The hackers, who also have residency in the UK, but were believed to have been residing in Rome in the recent past, were charged with hacking and stealing state secrets. The siblings have been accused of hacking at least 18,000 email accounts, which belonged to Italian businessmen, bankers, and politicians, including former prime ministers Matteo Renzi and Mario Monti.
Authorities believe that the hacker duo also targeted Cardinal Gianfranco Ravasi, the Vatican's culture minister and former deputy chief of Italy's secret services, among others. Authorities believe that the hacked information was used by Occhionero to make investments based on confidential information, via Westland Securities, an investment firm he heads.
"We have evidence that the spying activity was going on since 2010 and possibly several years before that," said Roberto Di Legami, the director of the specialised cyber police unit that conducted the investigation, the Telegraph reported. "They attempted to infiltrate tens of thousands of accounts. The investigation has just started and there are thousands of encrypted files which we need to try to open."
Investigators determined that the duo used a customised malware dubbed EyePyramid to infect victims' computers. Occhionero, a former head of a Freemasons' lodge, is believed to have named the malware after the Masonic all-seeing eye symbol, which appears on the US one dollar bill. Reports also speculate that the malware's name may have been a subtle word-play on his own surname, which roughly translated, means "black eye" in Italian.
The hacked and stolen data has reportedly been stored on servers in the US, which the FBI is helping analyse and retrieve.
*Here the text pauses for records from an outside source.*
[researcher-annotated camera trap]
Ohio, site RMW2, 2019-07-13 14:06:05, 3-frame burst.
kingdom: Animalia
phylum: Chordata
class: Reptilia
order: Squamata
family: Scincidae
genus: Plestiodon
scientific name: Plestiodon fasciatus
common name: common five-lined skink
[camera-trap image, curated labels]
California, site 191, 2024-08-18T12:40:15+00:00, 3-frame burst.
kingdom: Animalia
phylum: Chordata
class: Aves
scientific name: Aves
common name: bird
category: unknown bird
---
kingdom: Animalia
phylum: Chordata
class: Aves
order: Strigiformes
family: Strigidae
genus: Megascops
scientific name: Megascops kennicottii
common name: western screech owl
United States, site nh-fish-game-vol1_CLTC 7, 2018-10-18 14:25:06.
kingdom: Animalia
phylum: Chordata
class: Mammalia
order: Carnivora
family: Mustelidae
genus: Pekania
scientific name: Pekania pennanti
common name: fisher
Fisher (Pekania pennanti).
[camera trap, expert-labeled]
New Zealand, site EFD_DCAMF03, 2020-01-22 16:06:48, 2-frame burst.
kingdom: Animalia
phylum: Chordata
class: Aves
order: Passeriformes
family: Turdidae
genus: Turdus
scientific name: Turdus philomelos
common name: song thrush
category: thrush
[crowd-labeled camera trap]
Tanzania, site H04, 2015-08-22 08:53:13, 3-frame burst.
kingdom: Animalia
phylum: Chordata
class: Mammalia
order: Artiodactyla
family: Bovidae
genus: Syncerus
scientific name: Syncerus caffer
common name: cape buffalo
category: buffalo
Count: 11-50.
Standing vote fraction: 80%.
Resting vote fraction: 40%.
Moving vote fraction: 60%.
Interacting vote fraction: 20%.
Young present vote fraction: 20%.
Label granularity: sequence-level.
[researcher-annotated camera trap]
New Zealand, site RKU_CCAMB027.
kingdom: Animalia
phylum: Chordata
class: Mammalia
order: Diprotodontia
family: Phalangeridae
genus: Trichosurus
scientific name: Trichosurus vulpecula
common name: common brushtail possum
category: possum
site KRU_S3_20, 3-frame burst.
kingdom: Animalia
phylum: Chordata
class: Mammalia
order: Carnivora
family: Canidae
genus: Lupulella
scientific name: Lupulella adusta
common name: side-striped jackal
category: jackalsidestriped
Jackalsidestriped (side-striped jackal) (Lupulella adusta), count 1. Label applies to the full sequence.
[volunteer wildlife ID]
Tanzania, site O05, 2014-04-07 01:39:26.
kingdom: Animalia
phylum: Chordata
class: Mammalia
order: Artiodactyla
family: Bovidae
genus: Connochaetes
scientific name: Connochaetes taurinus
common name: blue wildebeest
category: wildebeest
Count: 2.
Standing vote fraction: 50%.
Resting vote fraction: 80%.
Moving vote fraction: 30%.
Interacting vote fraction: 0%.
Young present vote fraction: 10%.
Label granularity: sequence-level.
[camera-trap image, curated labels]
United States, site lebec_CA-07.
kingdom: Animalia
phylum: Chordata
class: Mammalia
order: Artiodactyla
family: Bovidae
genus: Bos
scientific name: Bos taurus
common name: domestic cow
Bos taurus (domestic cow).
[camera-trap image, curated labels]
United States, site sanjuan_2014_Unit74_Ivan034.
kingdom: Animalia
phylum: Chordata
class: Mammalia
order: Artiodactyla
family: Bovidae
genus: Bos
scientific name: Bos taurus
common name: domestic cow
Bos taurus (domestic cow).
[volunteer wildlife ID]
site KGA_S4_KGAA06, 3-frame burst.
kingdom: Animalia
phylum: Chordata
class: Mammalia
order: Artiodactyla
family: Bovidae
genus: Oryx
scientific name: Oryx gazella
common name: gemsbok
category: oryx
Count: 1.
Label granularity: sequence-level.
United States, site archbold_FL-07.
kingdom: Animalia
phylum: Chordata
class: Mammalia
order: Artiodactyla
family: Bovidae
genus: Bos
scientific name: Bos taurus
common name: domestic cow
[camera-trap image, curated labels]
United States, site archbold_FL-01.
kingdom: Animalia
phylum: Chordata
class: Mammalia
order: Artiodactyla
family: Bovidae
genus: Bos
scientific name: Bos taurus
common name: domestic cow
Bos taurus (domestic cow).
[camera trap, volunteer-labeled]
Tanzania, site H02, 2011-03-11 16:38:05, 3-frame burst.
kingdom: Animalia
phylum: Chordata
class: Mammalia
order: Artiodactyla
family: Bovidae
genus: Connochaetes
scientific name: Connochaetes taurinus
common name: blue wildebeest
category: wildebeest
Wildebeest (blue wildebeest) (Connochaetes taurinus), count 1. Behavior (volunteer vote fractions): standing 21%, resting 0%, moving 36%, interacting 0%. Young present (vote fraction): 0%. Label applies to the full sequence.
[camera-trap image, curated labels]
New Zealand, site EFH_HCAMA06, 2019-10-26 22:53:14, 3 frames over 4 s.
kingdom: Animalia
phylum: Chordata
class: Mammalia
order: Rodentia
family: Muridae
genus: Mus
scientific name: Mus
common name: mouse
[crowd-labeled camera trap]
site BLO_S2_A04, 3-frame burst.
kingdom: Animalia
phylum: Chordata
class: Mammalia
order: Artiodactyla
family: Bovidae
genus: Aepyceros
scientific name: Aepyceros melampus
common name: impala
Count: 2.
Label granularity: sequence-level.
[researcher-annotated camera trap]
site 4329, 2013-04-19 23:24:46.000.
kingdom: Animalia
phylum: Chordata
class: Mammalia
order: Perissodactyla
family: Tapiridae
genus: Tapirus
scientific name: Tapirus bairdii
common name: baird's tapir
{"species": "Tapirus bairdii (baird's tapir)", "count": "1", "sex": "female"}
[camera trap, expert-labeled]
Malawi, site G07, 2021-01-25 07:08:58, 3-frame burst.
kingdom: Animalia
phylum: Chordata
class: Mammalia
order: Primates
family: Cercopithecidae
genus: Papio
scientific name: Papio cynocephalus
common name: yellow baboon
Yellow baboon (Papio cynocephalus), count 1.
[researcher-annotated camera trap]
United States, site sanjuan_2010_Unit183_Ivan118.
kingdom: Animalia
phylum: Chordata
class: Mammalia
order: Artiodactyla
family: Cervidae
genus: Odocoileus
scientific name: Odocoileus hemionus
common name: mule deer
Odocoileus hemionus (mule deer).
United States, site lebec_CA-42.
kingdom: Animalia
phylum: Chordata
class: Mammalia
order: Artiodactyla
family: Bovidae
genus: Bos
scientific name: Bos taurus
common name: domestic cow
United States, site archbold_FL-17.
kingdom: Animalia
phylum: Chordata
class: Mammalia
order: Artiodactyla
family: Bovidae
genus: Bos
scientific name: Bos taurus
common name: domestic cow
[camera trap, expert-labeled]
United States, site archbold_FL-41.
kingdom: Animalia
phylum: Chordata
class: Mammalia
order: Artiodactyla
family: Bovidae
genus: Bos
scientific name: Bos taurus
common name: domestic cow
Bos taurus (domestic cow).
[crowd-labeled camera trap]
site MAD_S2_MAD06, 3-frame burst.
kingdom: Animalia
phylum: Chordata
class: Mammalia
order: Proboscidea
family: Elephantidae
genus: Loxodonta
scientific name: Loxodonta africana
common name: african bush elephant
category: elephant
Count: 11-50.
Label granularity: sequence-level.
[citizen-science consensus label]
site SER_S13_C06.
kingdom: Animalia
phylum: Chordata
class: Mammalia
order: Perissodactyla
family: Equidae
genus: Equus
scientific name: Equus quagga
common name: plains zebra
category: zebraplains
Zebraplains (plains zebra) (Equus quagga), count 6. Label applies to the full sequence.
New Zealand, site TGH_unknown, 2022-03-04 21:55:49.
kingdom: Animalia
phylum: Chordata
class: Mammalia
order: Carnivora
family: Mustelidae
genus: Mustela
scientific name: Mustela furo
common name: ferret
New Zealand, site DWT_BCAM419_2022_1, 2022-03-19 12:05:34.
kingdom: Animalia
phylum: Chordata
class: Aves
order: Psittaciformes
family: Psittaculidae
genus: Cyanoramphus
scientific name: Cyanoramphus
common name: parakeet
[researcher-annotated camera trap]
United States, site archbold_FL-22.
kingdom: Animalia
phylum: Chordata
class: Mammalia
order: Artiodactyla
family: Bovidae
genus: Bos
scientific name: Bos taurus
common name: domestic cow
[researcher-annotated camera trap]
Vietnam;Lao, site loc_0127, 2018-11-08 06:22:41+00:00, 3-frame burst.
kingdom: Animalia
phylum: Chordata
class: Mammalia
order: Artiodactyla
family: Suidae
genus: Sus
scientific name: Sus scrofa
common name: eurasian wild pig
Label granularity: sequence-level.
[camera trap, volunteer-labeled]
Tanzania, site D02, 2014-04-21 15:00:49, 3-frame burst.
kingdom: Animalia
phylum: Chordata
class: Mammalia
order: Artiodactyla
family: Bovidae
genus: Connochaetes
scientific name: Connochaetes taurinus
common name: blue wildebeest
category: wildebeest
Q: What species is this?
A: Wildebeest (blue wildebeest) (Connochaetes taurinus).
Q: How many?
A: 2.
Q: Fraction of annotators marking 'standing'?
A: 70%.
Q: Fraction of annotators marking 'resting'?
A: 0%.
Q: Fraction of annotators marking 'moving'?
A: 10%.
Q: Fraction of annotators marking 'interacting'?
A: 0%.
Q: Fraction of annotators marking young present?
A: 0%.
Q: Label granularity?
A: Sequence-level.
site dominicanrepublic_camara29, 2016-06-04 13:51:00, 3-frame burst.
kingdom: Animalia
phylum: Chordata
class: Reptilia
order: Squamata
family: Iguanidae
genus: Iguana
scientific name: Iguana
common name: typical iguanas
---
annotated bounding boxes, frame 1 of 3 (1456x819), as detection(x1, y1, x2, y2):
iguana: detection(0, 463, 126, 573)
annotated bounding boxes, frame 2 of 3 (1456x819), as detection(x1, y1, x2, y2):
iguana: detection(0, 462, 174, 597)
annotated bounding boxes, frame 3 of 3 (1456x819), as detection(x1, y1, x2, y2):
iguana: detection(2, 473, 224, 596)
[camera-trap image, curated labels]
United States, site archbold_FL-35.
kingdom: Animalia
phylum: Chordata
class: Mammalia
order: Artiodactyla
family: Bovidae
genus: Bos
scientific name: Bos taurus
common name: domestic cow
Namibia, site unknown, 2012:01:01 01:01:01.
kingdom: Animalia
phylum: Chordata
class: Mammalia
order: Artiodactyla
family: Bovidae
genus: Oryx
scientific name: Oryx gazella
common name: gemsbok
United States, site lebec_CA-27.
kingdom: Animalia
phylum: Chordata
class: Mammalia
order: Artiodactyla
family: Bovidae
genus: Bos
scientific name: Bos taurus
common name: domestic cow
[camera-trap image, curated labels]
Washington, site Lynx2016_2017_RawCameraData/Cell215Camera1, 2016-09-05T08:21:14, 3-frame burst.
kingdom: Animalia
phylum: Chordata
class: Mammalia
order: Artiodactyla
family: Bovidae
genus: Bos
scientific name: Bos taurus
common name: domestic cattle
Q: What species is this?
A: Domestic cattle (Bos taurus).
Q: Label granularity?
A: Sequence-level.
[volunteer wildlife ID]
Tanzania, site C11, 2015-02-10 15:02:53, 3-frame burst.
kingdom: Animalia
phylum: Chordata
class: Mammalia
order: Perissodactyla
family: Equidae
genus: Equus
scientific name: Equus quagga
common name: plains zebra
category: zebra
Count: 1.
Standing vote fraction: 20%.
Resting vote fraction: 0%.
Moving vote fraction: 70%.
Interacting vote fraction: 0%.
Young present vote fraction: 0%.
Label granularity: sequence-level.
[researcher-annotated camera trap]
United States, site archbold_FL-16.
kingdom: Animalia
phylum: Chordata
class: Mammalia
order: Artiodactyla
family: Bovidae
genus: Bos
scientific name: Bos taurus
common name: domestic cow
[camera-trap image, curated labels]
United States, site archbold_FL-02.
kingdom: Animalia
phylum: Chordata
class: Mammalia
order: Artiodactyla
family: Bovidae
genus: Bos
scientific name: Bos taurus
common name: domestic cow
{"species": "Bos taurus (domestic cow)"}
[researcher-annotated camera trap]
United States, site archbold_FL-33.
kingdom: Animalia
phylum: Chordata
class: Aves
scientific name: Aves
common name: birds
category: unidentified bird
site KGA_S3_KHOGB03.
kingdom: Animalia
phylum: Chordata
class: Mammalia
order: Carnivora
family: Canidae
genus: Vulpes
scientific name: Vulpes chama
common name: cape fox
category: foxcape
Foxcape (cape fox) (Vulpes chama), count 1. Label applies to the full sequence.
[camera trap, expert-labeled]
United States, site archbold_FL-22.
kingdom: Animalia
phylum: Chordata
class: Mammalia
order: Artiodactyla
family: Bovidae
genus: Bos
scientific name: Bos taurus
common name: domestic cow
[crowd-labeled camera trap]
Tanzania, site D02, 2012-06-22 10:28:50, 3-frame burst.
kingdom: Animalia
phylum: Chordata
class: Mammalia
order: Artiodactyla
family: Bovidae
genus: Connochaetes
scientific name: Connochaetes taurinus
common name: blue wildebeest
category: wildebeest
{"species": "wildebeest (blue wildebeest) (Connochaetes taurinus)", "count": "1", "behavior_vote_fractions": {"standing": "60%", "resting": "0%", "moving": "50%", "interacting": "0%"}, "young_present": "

"We will know only after we receive the seized material from the US and at that point, through forensic activity, we will manage to put everything in place, to know who was spied on, for how long, what kind of data was stolen," Di Legami told the Guardian.
According to Di Legami, the investigation into the cyberespionage campaign was triggered after a security specialist raised concerns, after receiving a malware-laced email from a sender posing to be a lawyer. Di Legami noted that authorities are yet to uncover any evidence of the hacked data having been sold to a third party or having been used to blackmail victims.
Commenting on possible motives, Di Legami said: "If you ask me why he was doing it, in my experience, it would be that he was doing it for power."
The FBI said it had provided support to the Italian probe into the cyberespionage campaign that targeted victims in Europe and the US. The Italian police confirmed that US authorities would help determine how the hackers infiltrated systems and stole data. Police added that the data sought by the hackers had financial value.